MLOps is still in the early stages. Different companies use MLOps, ML Platform or ML Engineering interchangeably to describe this nascent field.
I have a slightly different take purely based on my personal experience.
(Yes, every MLOps post needs a mandatory Venn Diagram as below)
MLOps is a highly multi-disciplinary field with a need to have expertise in at least 2 of the 3 sub-domains. It’s very rare to come across engineers who are good in all 3 sub-domains (I call them MLE unicorns).
My 3 year journey in to MLOps
It all started in January, 2018 at Discover. I was hired to work in a Data Engineering team. Due to an organizational change a new team was formed to evaluate different ML solutions/platforms. I was fortunate to be moved in to that team, and we started the exciting journey of building our own Cloud-Native Data Science Platform.
As I already had experience in Application development with building Web applications, Micro services and CI/CD pipelines, I started working on building those components of the platform. In parallel, I started shadowing other engineers in our team with deep expertise in Docker, Kubernetes, Snowflake and AWS.
2019 was all about developing my own knowledge of Docker, Kubernetes, Snowflake and AWS while continuing to work on Application development.
We as a team encountered lots of interesting challenges with respect to Scalability, Security and Integration of different components of the platform (Kubernetes/OpenShift, AWS and Snowflake).
After several re-designs, we built a scalable platform as a service called AIR9 with the goal to support over 1000 users (Data Scientists, Data analysts & Data Engineers).
By the start of 2020, I became fairly comfortable with Docker, Kubernetes/OpenShift, AWS and Snowflake.
I started getting involved in Data science and Machine learning side of the platform. I was primarily working on Spark on Kubernetes, Jupyter/Python, RStudio/R, MLflow and tuning/troubleshooting Data science and Machine learning workloads.

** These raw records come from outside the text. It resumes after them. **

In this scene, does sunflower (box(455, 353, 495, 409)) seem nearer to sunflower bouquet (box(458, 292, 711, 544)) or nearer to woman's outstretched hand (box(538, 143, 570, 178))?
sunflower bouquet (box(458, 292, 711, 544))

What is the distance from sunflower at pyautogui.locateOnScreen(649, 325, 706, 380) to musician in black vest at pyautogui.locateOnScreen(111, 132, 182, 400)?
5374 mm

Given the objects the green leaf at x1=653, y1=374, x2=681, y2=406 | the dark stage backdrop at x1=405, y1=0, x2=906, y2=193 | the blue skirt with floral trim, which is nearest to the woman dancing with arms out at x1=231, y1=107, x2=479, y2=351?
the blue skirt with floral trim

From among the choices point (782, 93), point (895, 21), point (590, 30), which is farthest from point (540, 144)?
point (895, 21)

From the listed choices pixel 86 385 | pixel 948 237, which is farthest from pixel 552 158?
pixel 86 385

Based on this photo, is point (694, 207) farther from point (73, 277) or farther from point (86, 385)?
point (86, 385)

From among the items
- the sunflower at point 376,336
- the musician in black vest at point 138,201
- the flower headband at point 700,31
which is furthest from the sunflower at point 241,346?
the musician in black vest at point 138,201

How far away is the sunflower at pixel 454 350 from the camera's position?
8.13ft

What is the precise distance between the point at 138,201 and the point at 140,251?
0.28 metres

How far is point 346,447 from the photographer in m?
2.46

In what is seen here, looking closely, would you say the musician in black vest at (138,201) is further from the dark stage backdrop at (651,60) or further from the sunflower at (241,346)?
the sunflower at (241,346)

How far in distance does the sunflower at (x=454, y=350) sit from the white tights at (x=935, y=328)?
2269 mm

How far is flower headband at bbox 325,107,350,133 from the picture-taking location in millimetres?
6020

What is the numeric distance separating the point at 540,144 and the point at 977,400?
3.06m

We are in the middle of some of the most interesting advances in AI/ML. There is lot of hype, but the potential for great breakthroughs in AI/ML is undeniable.
Here is my advice to someone starting or planning to start their MLOps/ML Platform journey.
- Get into this field, if you are passionate and enjoy complexity.
- Make a plan to develop basic competency in multi-disciplines.
- Start with your area of expertise and learn from your team mates with expertise in other sub-domains.
- There is no substitute to the real world experience. So, seek opportunities in the field or adjacent fields like Data engineering or Platform engineering.
- Develop a good work ethic and be willing to be highly collaborative.